L’approche de nos entrepreneurs reste quant à elle très pragmatique, ils ont raison, il faut avancer prudemment et conquérir les parts de marché petit à petit. Ouvert depuis juin 2010, leur site a déjà conquis 1000 clients, ce qui n’est pas négligeable. Certes, il y a 3.2 millions de ces petites et très petites entreprises en France mais, selon une étude réalisée par Ipsos pour Google, 42% ont déjà un site Internet. Toutefois ce chiffre est à relativiser (voir ci-dessous), car seul 30% et non 42% de ces entreprises utilisent ce site Web « activement », et on observe une grosse dichotomie entre artisans/commerçants et industriels qui sont assez réticents voire non consommateurs absolus (à quelques exceptions près) et les acteurs du tertiaire qui sont même souvent en avance sur leurs homologues des grands comptes (demandez à une TPE des high techs si son site Web est important et si une application iPhone serait une bonne idée ?). Il faut donc sous-segmenter et ne pas se laisser berner par des chiffres mirobolants.

La énième tentative ?

Les entrepreneurs de Wizboo ne sont pas les premiers à se lancer sur ce créneau juteux des TPE. La logique est simple, sur le mode de « ce pays en voie développement marche pieds nus, je vais leur vendre des chaussures ! » Sauf que beaucoup s’y sont aventuré par le passé, à commencer par l’Américain Rapidsite (repris par les pages Jaunes dans les années 2000) qui – ironie du sort – est redevenu un hébergeur classique. Certains opérateurs sont également acteurs sur ce marché (transparence : du fait de mon travail et de mes responsabilités, je ne m’exprimerai pas sur ce sujet). D’ailleurs, cette frénésie d’activité  sur le « big market » a eu son effet (les 42% … non 30% pardon), mais reste à transformer en profondeur les comportements des entreprises de ces segments. C’est ce que décrit très bien Philippe Lemoine, avec son talent habituel.

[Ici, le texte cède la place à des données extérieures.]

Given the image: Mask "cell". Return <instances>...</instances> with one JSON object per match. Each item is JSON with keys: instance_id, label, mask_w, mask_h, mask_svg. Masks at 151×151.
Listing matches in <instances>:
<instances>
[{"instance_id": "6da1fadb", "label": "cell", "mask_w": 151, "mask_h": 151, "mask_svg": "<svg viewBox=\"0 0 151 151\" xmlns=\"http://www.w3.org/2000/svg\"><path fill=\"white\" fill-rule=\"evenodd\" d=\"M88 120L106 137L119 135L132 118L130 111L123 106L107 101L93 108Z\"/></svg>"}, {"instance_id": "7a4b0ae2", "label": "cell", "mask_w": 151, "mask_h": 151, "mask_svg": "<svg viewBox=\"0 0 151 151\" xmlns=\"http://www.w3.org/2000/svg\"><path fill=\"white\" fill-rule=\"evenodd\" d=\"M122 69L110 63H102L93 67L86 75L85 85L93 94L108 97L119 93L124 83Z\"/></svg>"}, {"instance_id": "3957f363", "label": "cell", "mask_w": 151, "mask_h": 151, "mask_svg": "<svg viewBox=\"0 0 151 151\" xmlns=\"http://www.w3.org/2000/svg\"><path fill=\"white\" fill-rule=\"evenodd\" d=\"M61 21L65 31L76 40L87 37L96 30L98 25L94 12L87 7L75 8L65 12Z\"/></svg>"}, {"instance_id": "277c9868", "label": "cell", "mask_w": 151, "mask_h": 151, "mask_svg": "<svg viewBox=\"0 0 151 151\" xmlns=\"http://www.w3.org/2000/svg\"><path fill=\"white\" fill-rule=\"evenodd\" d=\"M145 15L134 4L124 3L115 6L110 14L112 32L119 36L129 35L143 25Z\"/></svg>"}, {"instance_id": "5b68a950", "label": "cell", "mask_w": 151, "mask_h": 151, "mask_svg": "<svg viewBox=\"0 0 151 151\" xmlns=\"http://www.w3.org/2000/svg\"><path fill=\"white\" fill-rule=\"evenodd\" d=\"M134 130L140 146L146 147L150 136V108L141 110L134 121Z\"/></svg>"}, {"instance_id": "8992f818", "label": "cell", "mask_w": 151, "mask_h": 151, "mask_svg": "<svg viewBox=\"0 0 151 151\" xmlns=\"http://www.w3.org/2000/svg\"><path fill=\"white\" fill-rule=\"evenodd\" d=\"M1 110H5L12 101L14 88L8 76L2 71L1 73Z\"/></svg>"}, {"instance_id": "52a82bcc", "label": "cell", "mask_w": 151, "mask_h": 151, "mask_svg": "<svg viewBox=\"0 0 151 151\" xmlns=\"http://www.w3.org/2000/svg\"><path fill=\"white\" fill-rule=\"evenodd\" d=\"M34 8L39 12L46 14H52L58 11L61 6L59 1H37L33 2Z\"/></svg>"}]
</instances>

La démarche de nos entrepreneurs est différente de ces tentatives précédentes cependant, car elle se fonde sur une démarche en self-service et vise les déçus des sites web clef-en-mains et les nouveaux entrants. Voir mon interview des fondateurs de Wizboo réalisée la semaine dernière (voir ci-dessous et directement sur YouTube)

et comme à notre habitude, voici un sondage pour nos lecteurs :

COMPLEMENT DE REFLEXION : LE MYTHE DU « BIG MARKET »

[JDNet – 11/2010] Le Web  largement minoritaire chez les PME/TPE françaises (présence en ligne et publicité)

Le Web n’est pas encore la tasse de thé des très petites entreprises françaises. Comme je le faisais remarquer dans ce compte-rendu de l’intervention de Philippe Lemoine sur l’usage des TIC dans les PME en février 2008, la situation a peu évolué en France depuis 10 ans. Voici dans cette étude faite par Ipsos pour Google et commentée par le JDNET en 2010, quelques extraits choisis :

« Pour beaucoup de petites et moyennes entreprises françaises, le Web ne semble pas être une priorité. Seules 42% possèdent en effet un site, selon une étude d’Ipsos pour Google. Et celles qui utilisent activement un site Web ne sont que 30%. Les PME de 10 à 50 salariés sont les plus présentes en ligne. Elles appartiennent pour beaucoup au secteur tertiaire et ont une activité souvent nationale voire internationale.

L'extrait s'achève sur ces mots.